[PAGE TEXT]
+--

Recently, I wrote a personal letter to Frank Schaeffer regarding an article he wrote in The Huffington Post. In his essay, Mr Schaeffer declared his support "as a pro-life Christian" for Sen Barack Obama. As discomforting as this is personally, I feel I owe a debt of gratitude for Frank as shall be explained presently. Because of my association with his fine imprint (Regina Orthodox Press), it has come to my attention from some quarters that my views may reflect his. For this reason, I am releasing the letter I wrote in an abridged form, as an "open letter." I pray that this can lead to a civil discourse and am open to the possibility that I might be mistaken. After all, it would be disastrous for Christians to leave the Democratic Party if there is a possibility that they can effect any change from its present "abortion-at-all-costs" platform.
November 1, 2008
I write this with a heavy heart as you have shown a great kindness to me several years ago when you chose to publish my book. You took a chance on me, an unpublished author and for that, I'll be forever grateful.
When I first read Stella Jatras' open letter to you, I was (to put it mildly) concerned. I had not read your original letter nor anything else on the Huffington Post as I do not traffic on far-Left websites. I will not go and reiterate what Mrs Jatras wrote as she sourced her letter and anybody can see for themselves who has made the more cogent case.
One of the reasons that made me a devoted fan was because I admired your eloquence, wit, and keen, incisive, mind. Also the bravery you exhibited on the difficult road to Orthodoxy, having been such a luminary in the evangelical and pro-life movement. In reading your book Dancing Alone (as well as the late, lamented Christian Activist) I could see that you were a man of immense integrity. You took the road less traveled, not because it was easy, but because it was right. In short, you went where the arguments and Church history logically led you. As Martin Luther famously put it in another context: "Hier ich standt, ich kann nicht anders" (Here I stand, I can do no other).
Well, Frank, here I stand: There is no logical or valid argument that a principled Christian committed to the pro-life movement can make in supporting Sen Barack Obama in his quest for the presidency. Unless you have some particular insight that he is amenable to changing his mind — and this would include appointing judges to the federal judiciary who are not slavish adherents to the present ghastly abortion regime — then the only conclusion I can draw is that you are no longer committed to the cause of the sanctity of life. I know this sounds harsh, but this is where the facts lead me.
I need something more than "when I listen to Obama speak (and his "remarkable" wife Michelle) what I hear is a world view that actually nurtures life." At best, this is all style without any substance; vacuous slogans - nothing more. (What's so remarkable about Michelle, anyway? Has she tried to cure cancer or raised money for the same? Has she cared for orphaned Third World children like Cindy McCain? Please get back to me on that.)

+--

[WHAT THIS EXERCISE ASKS]
• a. Summarize the open letter to Frank Schaeffer in two sentences.
• b. What date appears at the head of the open letter to Frank Schaeffer?
• c. Carry the open letter to Frank Schaeffer forward from its last paragraph.

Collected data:
+--

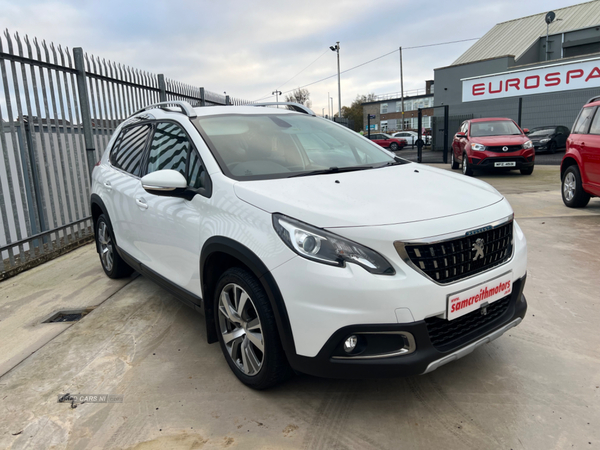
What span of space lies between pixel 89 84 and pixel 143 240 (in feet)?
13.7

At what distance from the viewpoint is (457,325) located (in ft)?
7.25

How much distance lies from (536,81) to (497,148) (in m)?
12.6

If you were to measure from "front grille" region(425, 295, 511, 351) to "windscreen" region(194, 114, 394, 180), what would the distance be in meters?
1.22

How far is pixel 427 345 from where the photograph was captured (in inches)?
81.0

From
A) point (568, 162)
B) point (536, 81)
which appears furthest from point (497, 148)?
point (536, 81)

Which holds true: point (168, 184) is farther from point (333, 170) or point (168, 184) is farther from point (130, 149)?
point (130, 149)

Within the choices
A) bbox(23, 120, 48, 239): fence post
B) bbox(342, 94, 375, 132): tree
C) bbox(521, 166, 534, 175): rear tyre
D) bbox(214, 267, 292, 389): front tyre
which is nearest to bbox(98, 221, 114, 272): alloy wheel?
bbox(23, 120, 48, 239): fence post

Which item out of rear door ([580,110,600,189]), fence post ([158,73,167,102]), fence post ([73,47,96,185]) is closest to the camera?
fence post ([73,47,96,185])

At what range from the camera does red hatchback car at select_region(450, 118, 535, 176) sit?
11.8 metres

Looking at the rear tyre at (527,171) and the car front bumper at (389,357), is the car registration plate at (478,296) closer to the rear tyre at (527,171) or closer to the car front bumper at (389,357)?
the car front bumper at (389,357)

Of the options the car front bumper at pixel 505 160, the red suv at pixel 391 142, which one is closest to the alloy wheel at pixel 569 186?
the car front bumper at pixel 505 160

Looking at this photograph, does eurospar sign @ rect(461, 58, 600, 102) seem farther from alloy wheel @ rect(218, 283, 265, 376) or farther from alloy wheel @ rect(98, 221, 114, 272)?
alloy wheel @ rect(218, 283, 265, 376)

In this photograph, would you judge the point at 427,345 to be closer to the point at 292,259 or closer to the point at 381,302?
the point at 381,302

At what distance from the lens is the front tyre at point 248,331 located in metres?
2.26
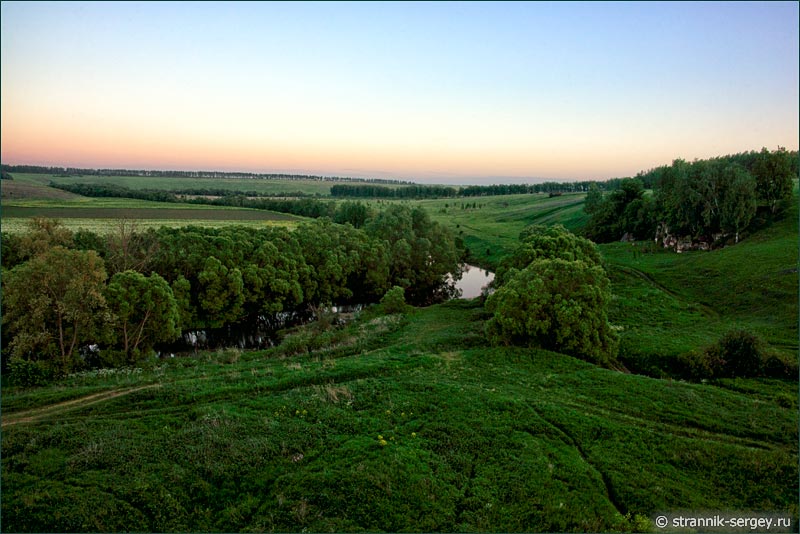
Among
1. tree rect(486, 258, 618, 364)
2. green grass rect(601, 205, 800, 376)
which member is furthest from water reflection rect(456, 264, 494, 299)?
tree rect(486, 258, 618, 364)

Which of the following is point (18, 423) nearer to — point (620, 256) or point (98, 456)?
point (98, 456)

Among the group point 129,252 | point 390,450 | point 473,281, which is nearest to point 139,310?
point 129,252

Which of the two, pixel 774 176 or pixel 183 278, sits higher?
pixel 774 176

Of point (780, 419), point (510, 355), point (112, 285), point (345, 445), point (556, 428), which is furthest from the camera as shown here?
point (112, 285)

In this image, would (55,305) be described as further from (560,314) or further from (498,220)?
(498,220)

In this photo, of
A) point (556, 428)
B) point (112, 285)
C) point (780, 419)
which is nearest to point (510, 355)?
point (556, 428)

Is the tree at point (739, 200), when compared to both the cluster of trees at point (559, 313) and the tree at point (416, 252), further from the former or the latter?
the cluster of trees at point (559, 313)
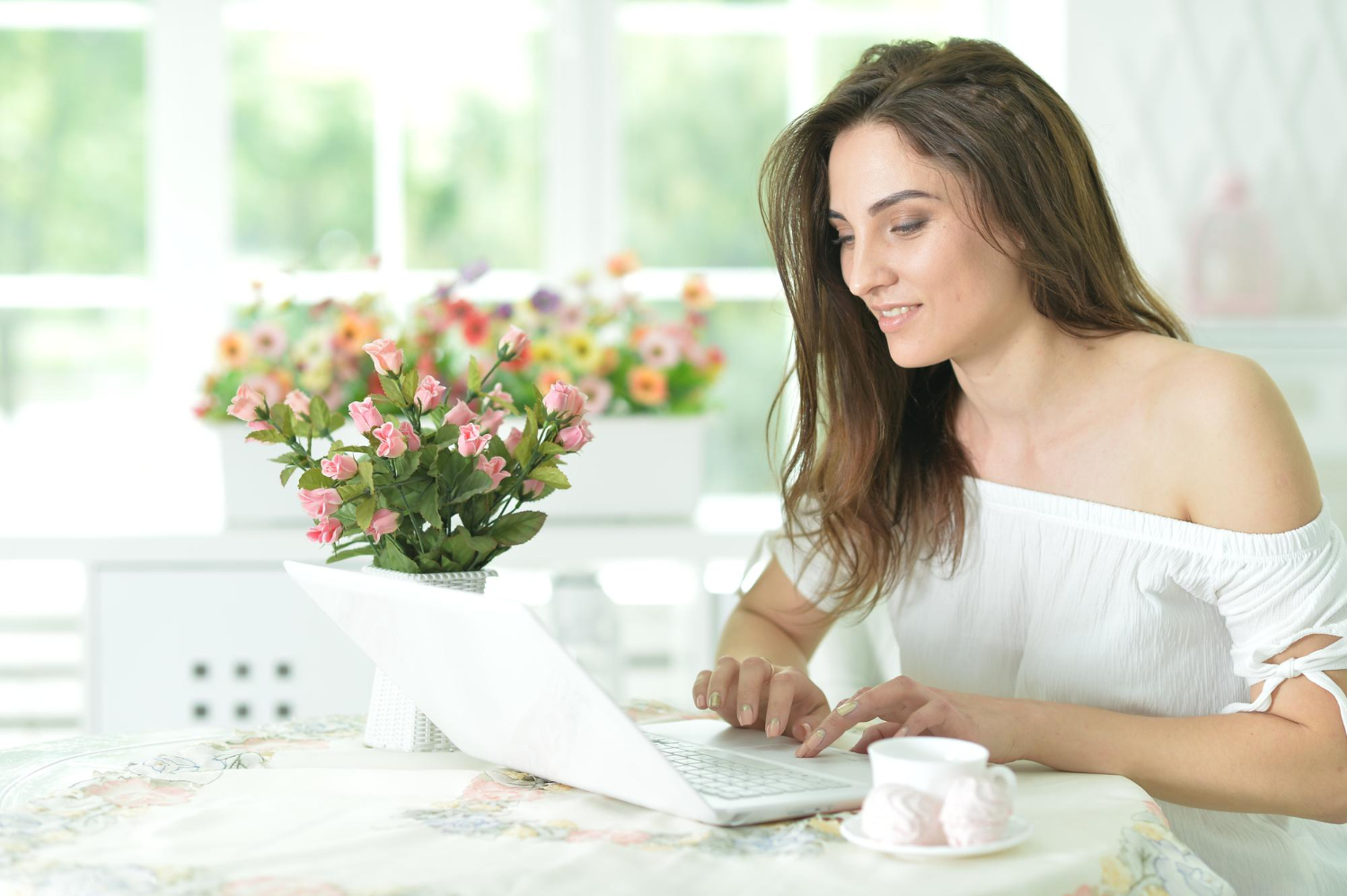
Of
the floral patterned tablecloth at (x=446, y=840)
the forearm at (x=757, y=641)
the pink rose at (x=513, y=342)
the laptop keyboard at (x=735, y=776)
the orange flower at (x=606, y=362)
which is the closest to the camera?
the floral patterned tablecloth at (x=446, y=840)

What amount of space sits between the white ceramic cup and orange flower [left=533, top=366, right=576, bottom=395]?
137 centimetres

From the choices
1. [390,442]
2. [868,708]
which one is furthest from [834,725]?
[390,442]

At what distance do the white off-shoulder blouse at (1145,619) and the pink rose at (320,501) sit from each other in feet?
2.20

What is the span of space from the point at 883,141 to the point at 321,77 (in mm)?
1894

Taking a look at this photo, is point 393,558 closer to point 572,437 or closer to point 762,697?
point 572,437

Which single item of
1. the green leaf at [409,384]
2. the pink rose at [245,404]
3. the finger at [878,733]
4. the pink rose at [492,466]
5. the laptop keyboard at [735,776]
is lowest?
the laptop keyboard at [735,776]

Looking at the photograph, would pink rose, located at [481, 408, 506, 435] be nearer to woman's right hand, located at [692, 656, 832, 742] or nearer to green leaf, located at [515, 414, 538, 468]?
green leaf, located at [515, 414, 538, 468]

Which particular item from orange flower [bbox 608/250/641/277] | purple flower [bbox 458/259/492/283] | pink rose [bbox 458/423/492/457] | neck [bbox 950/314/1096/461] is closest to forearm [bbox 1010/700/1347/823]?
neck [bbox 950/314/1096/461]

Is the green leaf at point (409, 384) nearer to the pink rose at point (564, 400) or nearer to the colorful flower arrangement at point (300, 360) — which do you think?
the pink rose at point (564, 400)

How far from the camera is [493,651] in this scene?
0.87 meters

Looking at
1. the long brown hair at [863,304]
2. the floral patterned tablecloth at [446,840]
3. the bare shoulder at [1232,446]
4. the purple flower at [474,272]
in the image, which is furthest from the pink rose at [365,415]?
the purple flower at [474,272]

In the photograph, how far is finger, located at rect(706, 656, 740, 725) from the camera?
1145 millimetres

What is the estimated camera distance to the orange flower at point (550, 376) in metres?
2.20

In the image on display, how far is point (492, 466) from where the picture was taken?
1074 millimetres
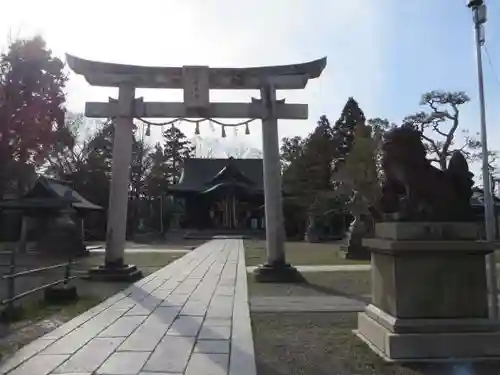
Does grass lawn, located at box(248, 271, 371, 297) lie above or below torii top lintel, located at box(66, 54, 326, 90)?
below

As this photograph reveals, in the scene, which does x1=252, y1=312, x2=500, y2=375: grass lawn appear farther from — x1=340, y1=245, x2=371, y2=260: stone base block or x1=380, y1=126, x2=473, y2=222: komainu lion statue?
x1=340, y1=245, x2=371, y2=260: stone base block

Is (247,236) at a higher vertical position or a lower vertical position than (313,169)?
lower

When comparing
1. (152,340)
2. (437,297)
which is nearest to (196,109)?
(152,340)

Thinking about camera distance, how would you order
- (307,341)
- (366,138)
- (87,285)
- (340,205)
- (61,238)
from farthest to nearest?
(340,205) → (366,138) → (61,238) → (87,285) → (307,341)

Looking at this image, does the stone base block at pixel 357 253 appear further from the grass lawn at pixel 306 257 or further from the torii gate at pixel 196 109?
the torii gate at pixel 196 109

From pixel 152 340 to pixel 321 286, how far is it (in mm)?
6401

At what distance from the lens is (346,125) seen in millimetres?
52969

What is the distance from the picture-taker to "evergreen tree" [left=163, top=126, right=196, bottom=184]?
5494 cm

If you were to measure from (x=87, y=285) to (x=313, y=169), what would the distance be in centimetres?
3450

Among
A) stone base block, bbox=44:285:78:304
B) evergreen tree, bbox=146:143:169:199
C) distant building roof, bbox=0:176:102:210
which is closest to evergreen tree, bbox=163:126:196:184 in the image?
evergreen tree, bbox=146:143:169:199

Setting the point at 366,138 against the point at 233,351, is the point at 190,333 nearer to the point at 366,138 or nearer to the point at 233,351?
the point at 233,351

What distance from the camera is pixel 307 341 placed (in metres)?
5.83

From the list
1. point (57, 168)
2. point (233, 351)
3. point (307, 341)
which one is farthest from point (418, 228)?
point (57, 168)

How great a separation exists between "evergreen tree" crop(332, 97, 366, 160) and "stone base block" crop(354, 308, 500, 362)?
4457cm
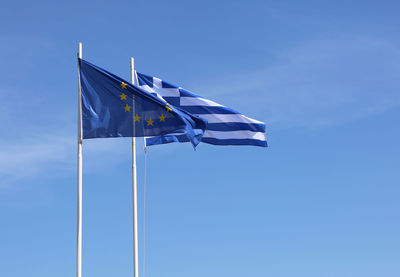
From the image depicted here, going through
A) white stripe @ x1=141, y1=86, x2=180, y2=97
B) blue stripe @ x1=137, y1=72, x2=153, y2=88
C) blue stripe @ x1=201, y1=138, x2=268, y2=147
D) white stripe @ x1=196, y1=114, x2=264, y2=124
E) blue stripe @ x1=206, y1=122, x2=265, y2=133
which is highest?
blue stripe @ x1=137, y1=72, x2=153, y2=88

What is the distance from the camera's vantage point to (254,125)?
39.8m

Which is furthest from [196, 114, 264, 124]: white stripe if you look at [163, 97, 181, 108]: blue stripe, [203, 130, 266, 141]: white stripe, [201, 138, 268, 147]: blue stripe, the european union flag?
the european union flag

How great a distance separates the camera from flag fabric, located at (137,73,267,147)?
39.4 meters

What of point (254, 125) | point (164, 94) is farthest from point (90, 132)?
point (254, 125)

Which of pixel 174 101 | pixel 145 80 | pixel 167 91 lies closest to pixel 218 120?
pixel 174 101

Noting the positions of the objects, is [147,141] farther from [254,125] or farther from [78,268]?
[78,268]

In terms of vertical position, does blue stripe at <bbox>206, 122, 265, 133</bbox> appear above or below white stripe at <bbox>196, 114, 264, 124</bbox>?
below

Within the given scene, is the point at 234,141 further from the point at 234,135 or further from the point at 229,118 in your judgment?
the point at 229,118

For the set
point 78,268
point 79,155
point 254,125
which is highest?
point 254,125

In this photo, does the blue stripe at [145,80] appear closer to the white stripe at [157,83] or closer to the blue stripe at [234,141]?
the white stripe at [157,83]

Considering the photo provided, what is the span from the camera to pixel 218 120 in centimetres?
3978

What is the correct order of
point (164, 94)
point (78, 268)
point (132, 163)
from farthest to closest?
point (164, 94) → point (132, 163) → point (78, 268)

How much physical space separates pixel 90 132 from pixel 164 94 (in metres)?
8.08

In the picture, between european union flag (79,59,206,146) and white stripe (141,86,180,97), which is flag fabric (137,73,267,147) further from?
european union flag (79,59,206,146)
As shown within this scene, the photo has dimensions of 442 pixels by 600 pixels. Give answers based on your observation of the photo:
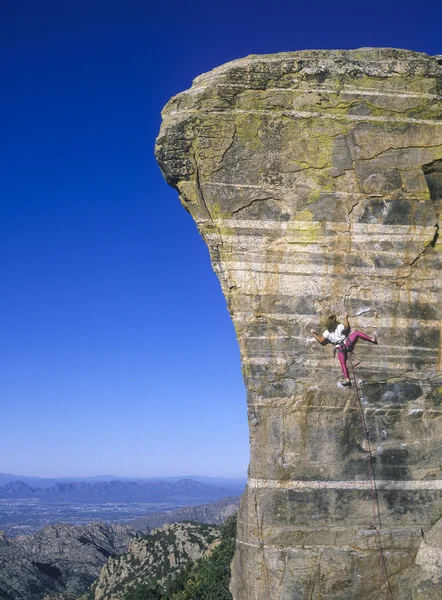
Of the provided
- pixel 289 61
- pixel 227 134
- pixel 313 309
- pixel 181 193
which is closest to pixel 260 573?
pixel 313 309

+--

[WRITTEN RESPONSES]
• a. The writer releases an abridged letter to Frank Schaeffer, who had declared in The Huffington Post his support "as a pro-life Christian" for Sen Barack Obama, and remains grateful to Schaeffer for publishing the writer's book. The writer argues that no principled pro-life Christian can validly support Obama and calls Schaeffer's stated reasons style without substance.

• b. November 1, 2008.

• c.
I have seen or heard nothing that would make me believe Sen. Obama or the Democrat Party views abortion as anything less than an absolute right. I used to be a Democrat. I still have many Democrats as friends, and I can tell you that as much as I love my friends, I've come to the lamentable conclusion that abortion "rights" to many of them are not to be challenged. By contrast, the NRA is far less absolutist about the Second Amendment.
As for Obama, there is no instance in which he has ever voted in any legislative body for any restriction to abortion on demand. This includes even the most modest restrictions on the grisly procedure known as partial birth abortion. I would suggest that instead of gazing longingly upon the Great Man and being mesmerized by that soothing baritone voice, you look up the record for yourself.
I take some men at their word. For others I let their actions speak for themselves. Rare is the man who possesses the integrity and strength of character to be both a man of his word and a man whose actions mirror his words. In my previous estimation of you, it never occurred to me that you could be anything but a man who talks the talk and most definitely walked the walk. So how can you support for the most pro-abortion candidate in United States history while maintaining your commitment to the pro-life cause? Something does not add up.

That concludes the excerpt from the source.